Don't forget to copy the new configuration via a call to the `Solr_Configure`
task, and reindex your data before using the spell checker.	

### Limiting search fields

Solr has a way of specifying which fields to search on. You specify these
fields as a parameter to `SearchQuery`.

In the following example, we're telling Solr to *only* search the
`Title` and `Content` fields.
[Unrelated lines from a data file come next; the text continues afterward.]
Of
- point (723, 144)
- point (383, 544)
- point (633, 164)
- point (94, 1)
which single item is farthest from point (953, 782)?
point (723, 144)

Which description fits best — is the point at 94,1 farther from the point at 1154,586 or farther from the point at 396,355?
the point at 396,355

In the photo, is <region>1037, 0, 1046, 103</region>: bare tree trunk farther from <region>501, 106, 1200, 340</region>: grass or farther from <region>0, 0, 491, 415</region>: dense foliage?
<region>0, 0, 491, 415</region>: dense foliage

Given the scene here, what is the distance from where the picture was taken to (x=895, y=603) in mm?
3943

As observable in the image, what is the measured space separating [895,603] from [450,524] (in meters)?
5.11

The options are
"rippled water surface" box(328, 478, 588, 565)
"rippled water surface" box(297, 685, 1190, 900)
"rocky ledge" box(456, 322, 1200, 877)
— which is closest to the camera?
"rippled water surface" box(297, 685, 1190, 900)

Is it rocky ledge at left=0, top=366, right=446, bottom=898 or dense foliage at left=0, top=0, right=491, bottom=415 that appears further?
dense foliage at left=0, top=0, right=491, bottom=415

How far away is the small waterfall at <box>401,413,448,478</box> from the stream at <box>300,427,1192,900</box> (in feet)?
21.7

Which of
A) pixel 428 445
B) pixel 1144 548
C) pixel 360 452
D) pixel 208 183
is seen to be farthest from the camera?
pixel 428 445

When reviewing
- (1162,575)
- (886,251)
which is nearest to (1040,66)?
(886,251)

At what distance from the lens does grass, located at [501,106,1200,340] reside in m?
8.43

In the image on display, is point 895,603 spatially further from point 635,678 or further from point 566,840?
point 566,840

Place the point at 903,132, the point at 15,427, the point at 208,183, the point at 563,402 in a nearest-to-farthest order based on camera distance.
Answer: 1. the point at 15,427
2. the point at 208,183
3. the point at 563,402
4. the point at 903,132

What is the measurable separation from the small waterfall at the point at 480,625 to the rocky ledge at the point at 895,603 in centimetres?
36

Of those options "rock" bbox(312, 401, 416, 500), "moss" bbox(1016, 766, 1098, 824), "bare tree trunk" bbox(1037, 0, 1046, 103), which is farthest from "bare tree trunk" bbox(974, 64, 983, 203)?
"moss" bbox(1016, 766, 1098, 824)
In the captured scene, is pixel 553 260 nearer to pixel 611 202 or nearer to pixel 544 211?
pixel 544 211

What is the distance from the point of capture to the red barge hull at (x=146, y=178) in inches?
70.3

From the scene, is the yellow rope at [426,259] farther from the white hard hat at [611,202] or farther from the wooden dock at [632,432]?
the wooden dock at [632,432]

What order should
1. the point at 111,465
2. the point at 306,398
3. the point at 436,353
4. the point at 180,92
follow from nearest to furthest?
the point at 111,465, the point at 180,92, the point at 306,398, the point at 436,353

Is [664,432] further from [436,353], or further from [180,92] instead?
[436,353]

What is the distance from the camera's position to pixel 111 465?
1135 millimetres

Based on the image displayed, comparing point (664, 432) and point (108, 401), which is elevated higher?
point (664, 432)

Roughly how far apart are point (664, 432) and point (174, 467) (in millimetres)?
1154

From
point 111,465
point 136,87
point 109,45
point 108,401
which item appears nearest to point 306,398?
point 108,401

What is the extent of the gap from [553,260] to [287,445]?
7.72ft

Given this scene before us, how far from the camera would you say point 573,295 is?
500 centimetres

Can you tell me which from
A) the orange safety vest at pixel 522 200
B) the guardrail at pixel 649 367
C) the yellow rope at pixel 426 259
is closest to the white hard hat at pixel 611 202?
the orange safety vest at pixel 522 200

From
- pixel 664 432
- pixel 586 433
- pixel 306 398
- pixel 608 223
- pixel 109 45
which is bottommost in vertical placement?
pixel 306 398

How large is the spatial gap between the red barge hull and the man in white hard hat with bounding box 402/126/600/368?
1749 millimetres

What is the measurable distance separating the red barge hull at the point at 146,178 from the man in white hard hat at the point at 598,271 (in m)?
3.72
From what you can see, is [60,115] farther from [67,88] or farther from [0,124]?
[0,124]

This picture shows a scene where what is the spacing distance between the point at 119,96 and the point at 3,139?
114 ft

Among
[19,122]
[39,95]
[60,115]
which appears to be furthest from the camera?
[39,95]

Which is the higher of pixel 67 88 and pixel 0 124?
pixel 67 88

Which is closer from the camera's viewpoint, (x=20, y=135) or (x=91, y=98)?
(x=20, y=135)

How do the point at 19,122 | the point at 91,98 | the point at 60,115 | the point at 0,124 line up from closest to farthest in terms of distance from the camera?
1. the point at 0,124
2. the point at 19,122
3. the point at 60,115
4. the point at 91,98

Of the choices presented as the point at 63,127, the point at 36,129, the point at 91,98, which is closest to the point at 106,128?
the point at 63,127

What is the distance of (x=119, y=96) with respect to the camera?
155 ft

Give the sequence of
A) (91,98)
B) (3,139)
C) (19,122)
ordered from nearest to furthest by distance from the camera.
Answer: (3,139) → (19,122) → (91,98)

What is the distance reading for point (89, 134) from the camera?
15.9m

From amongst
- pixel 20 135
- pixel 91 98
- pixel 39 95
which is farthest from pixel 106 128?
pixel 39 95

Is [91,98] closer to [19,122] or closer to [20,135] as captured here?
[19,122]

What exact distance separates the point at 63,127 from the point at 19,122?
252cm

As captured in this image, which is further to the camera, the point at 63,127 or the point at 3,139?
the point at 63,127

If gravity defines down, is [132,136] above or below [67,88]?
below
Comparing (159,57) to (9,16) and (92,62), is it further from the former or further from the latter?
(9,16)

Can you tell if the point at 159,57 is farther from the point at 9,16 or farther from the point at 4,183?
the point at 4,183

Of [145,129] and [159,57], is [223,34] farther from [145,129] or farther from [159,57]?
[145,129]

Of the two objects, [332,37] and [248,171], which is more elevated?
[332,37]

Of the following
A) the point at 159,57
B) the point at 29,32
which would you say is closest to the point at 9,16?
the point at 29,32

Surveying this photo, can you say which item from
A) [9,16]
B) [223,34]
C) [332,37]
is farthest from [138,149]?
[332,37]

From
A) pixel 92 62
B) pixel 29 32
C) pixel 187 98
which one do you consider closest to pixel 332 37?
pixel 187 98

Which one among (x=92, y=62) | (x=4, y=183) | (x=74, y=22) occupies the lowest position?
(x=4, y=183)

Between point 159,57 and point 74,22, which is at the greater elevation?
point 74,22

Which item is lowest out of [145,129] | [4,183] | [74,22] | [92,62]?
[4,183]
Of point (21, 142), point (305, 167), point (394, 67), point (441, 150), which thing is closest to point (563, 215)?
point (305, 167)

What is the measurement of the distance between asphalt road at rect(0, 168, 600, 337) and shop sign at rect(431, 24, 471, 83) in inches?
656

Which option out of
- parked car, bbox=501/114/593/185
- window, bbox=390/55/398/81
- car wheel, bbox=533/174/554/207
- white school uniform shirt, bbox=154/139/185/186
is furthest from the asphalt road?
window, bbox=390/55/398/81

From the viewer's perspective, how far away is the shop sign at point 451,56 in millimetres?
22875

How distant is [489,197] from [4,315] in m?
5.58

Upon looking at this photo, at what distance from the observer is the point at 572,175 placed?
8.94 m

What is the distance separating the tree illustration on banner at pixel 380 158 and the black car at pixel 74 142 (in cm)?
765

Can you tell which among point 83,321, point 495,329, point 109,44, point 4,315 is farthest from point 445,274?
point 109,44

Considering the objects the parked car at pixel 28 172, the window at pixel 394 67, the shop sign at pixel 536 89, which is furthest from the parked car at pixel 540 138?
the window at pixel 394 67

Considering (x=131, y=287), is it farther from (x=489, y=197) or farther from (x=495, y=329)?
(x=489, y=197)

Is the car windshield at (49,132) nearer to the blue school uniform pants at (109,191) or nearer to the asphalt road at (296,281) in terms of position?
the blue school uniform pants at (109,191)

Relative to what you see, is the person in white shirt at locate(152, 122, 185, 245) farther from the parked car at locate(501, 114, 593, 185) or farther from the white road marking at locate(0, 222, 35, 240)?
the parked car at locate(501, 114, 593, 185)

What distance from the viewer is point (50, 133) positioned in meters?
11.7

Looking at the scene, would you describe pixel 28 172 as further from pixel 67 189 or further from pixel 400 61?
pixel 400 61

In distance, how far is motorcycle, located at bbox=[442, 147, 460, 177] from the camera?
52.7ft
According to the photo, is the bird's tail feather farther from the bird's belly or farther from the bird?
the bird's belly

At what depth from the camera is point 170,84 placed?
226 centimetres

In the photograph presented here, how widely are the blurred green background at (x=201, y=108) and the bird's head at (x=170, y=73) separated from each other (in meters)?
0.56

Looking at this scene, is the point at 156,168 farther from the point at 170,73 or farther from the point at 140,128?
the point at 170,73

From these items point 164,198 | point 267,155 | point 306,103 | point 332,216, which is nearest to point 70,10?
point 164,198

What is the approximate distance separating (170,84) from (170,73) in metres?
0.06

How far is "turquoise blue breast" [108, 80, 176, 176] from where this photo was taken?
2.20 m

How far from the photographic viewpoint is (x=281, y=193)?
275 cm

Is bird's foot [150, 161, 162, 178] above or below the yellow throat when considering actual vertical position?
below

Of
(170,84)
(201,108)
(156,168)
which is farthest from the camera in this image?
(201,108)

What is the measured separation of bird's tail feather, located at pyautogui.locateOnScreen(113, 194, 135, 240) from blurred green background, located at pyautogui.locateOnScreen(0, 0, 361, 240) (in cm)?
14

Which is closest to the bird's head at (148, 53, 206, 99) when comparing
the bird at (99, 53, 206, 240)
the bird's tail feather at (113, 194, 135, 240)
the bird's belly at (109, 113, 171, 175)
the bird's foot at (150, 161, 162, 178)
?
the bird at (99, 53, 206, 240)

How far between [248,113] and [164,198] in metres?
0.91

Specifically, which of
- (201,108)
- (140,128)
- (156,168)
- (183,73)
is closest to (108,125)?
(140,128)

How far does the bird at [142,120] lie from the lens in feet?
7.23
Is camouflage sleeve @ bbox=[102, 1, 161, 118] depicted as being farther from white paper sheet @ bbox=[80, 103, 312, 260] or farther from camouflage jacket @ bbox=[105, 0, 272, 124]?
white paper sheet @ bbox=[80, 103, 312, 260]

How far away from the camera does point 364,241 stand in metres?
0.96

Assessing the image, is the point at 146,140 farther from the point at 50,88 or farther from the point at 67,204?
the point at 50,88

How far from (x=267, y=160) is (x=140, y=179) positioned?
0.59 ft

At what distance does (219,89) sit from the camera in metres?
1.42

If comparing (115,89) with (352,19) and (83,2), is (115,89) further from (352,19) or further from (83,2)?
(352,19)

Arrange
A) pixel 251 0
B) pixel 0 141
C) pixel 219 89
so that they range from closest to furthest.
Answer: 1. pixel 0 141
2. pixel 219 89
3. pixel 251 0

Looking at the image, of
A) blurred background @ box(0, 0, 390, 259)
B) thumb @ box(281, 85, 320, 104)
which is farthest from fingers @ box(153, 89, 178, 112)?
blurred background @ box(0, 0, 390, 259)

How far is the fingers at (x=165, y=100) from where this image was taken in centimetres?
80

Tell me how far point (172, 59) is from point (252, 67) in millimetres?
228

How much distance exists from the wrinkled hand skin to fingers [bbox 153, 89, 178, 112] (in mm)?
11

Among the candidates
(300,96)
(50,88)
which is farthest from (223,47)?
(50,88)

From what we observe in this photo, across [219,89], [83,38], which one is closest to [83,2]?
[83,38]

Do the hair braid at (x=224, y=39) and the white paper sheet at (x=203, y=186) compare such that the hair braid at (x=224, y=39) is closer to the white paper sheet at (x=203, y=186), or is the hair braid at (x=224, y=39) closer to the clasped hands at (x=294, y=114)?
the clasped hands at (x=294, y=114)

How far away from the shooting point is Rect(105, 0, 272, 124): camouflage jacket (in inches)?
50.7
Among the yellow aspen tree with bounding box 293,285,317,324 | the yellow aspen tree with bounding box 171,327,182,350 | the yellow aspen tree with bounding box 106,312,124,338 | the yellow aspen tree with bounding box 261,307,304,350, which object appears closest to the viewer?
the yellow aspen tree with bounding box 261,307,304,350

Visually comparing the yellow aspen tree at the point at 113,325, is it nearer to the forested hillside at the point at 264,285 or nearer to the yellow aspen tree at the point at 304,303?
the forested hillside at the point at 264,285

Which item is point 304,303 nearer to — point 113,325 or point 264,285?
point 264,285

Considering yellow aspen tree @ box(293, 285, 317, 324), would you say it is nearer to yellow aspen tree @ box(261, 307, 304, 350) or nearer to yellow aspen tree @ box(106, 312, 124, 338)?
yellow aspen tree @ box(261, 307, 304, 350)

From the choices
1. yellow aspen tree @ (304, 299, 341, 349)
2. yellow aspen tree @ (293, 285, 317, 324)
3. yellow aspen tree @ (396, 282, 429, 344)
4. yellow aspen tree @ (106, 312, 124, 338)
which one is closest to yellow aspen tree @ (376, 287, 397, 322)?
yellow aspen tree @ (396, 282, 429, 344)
Note that the fields must be specified in
the search parameters as "composite fields", which means they should be
specified in the form of `{table}_{field}`.

These fields are defined in the schema.xml file that gets sent to Solr.

	$query = new SearchQuery();
	$query->classes = array(array('class' => 'Page', 'includeSubclasses' => true));
	$query->search('someterms', array('SiteTree_Title', 'SiteTree_Content'));
	$result = singleton('SolrSearchIndex')->search($query, -1, -1);

	// the request to Solr would be:
	// q=(SiteTree_Title:Lorem+OR+SiteTree_Content:Lorem)

### Configuring boosts on fields

Solr has a way of specifying which fields should be boosted as a parameter to `SearchQuery`.

This means if you boost a certain field, search query matches on that field will be considered
higher relevance than other fields with matches, and therefore those results will be closer
to the top of the results.

In this example, we enter "Lorem" as the search term, and boost the `Content` field:

	$query = new SearchQuery();
	$query->classes = array(array('class' => 'Page', 'includeSubclasses' => true));
	$query->search('Lorem', null, array('SiteTree_Content' => 2));
	$result = singleton('SolrSearchIndex')->search($query, -1, -1);

	// the request to Solr would be:
	// q=SiteTree_Content:Lorem^2

More information on [relevancy on the Solr wiki](http://wiki.apache.org/solr/SolrRelevancyFAQ).

### Custom Types

Solr supports custom field type definitions which are written to its XML schema.
Many standard ones are already included in the default schema.
As the XML file is generated dynamically, we can add our own types
by overloading the template responsible for it: `types.ss`.

In the following example, we read out type definitions
from a new file `mysite/solr/templates/types.ss` instead:

	<?php
	class MyIndex extends SolrIndex {
		function getTemplatesPath() {
			return Director::baseFolder() . '/mysite/solr/templates/';
		}
	}

### Highlighting

Solr can highlight the searched terms in context of the matched content,
to help users determine the relevancy of results (e.g. in which part of a sentence
the term is used). In order to use this feature, the full content of the
field to be highlighted needs to be stored in the index,
by declaring it through `addStoredField()`.

	<?php
	class MyIndex extends SolrIndex {
		function init() {
			$this->addClass('Page');
			$this->addAllFulltextFields();
			$this->addStoredField('Content');
		}
	}

To search with highlighting enabled, you need to pass in a custom query parameter.
There's a lot more parameters to tweak results on the [Solr Wiki](http://wiki.apache.org/solr/HighlightingParameters).

	$index = new MyIndex();
	$query = new SearchQuery();
	$query->search('My Term');
	$results = $index->search($query, -1, -1, array('hl' => 'true'));

Each result will automatically contain an "Excerpt" property
which you can use in your own results template.
The searched term is highlighted with an `<em>` tag by default.

Note: It is recommended to strip out all HTML tags and convert entities on the indexed content,
to avoid matching HTML attributes, and cluttering highlighted content with unparsed HTML.

### Adding Analyzers, Tokenizers and Token Filters

When a document is indexed, its individual fields are subject to the analyzing and tokenizing filters that can transform and normalize the data in the fields. For example — removing blank spaces, removing html code, stemming, removing a particular character and replacing it with another 
(see [Solr Wiki](http://wiki.apache.org/solr/AnalyzersTokenizersTokenFilters)).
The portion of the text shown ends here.